Media commentary by Steve Dunlop

Backrooms has become a cultural and economic juggernaut. Created by 20-year-old filmmaker Kane Parsons, and inspired by an Internet meme, it has already earned more than $100 million worldwide and sparked endless debate about what it means.

Title card for Backrooms, a 2026 film by Kane Parsons. Displayed under Fair Use as provided in US copyright law.

Many critics see the film as a portrait of Gen Z anxiety: alienation, economic insecurity, digital overload, even fears surrounding artificial intelligence.

But is that what Backrooms is really about?

There are many ways to interpret art, of course. Yet none of these explanations fully account for the film's rich symbolism and recurring imagery. The key, I think, is to view Backrooms not as a commentary on a generation, but as an expedition into the unexplored regions of the human mind.

The story hooks us almost immediately on a deeply compromised figure we know only as Clark. He aspires to be an architect, but instead finds himself running a strip-mall furniture business that has fallen far short of his ambitions.

That failure curdles into resentment.
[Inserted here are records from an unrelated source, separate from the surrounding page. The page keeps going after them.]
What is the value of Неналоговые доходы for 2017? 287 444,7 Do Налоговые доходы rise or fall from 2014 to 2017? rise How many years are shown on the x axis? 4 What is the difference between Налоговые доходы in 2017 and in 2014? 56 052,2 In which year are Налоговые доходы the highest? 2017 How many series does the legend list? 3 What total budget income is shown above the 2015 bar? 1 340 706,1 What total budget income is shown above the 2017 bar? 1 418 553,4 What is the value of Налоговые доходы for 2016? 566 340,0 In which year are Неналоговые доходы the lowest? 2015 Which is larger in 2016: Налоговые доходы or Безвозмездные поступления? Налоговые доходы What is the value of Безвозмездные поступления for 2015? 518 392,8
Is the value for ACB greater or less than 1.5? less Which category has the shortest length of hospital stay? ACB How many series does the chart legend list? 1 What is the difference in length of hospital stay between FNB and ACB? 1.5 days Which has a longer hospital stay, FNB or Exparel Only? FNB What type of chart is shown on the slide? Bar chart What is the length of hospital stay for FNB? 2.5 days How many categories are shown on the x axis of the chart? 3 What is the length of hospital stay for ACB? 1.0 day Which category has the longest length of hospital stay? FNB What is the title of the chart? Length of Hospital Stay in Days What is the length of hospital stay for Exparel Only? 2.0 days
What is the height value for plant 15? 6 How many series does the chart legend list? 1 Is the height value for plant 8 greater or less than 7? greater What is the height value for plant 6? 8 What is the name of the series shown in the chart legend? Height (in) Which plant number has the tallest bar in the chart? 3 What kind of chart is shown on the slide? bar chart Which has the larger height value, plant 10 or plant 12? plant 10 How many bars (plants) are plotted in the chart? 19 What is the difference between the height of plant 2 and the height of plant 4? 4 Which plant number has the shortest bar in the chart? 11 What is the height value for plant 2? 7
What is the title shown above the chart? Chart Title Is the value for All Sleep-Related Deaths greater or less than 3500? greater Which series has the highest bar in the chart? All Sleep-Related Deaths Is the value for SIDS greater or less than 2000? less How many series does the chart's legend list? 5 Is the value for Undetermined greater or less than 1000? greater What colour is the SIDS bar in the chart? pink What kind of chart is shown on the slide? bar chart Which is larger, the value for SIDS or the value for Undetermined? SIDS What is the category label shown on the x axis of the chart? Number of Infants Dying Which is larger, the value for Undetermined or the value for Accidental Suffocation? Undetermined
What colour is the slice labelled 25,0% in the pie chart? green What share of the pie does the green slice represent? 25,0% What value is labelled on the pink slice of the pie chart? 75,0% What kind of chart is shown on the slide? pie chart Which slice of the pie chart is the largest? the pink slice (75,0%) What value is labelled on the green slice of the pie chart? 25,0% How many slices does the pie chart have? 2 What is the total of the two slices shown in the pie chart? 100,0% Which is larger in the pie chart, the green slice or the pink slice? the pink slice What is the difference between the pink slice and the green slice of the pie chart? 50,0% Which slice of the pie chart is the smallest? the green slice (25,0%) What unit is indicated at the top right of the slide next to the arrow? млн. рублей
He externalizes blame: toward colleagues, toward circumstance, and most pointedly toward his wife, whose eventual departure is framed less as a sudden rupture than as the consequence of his own sustained anger.

Backrooms introduces a therapist at exactly this point. In the horror genre, therapy is incidental, if it’s there at all. Here, it’s a threshold. It is precisely while making progress in therapy that Clark’s boundaries begin to blur. Something is sapping his energy.

Speaking of energy, we now learn that Clark is baffled by mysteriously high utility bills at his store. An electrician investigates, and finds a basement circuit box drawing power in ways that defy explanation.

Not long after that, Clark discovers a hidden dimension and enters the backrooms: endless corridors, flickering lights, fortress-like piles of furniture, disconnected spaces, a disorienting soundtrack, and the nagging sense that everything is connected even when it appears random.

At the gateway to this world, Clark encounters backwards stop signs. Critics have largely ignored them, yet they may be the film’s most revealing image. Stop signs are a warning to keep out. Only when viewed from inside the subconscious do these signs read frontwards. “Stop” becomes a warning to what lurks below to stay there.

Inhabiting the backrooms are grotesquely warped figures - representing Clark’s cluttered memories, fractured relationships, and the emotional wreckage he’s caused to people in his orbit. Sigmund Freud might have recognized the therapist, the pirate furniture store mascot, and Clark himself as competing elements of the psyche—superego, id, and ego locked in conflict.

Observing it all, we learn, has been a researcher named Phil - a clipboard carrying, lab coat wearing cliche. A narrative counterweight to the therapist, Phil attempts to explain the mind through imaging, measurement, and empirical data. But he ultimately underscores the limits of that enterprise. Scanning, mapping, and measuring the brain is not the same as understanding it.

What does Kane Parsons make of it all? We don’t really know. He’s been circumspect when discussing the film's meaning. What we do know is that Backrooms repeatedly returns to images and ideas that are far easier to understand as a journey through the collective unconscious than as a commentary on artificial intelligence or generational angst.

With mental illness now one of the most widespread health conditions in the US, it speaks not just to Gen Z, but to everyone. Backrooms is not asking us to confront AI. It is asking us to confront something far more disquieting: the possibility that the darkest unexplored territory is not in the algorithms, but in ourselves.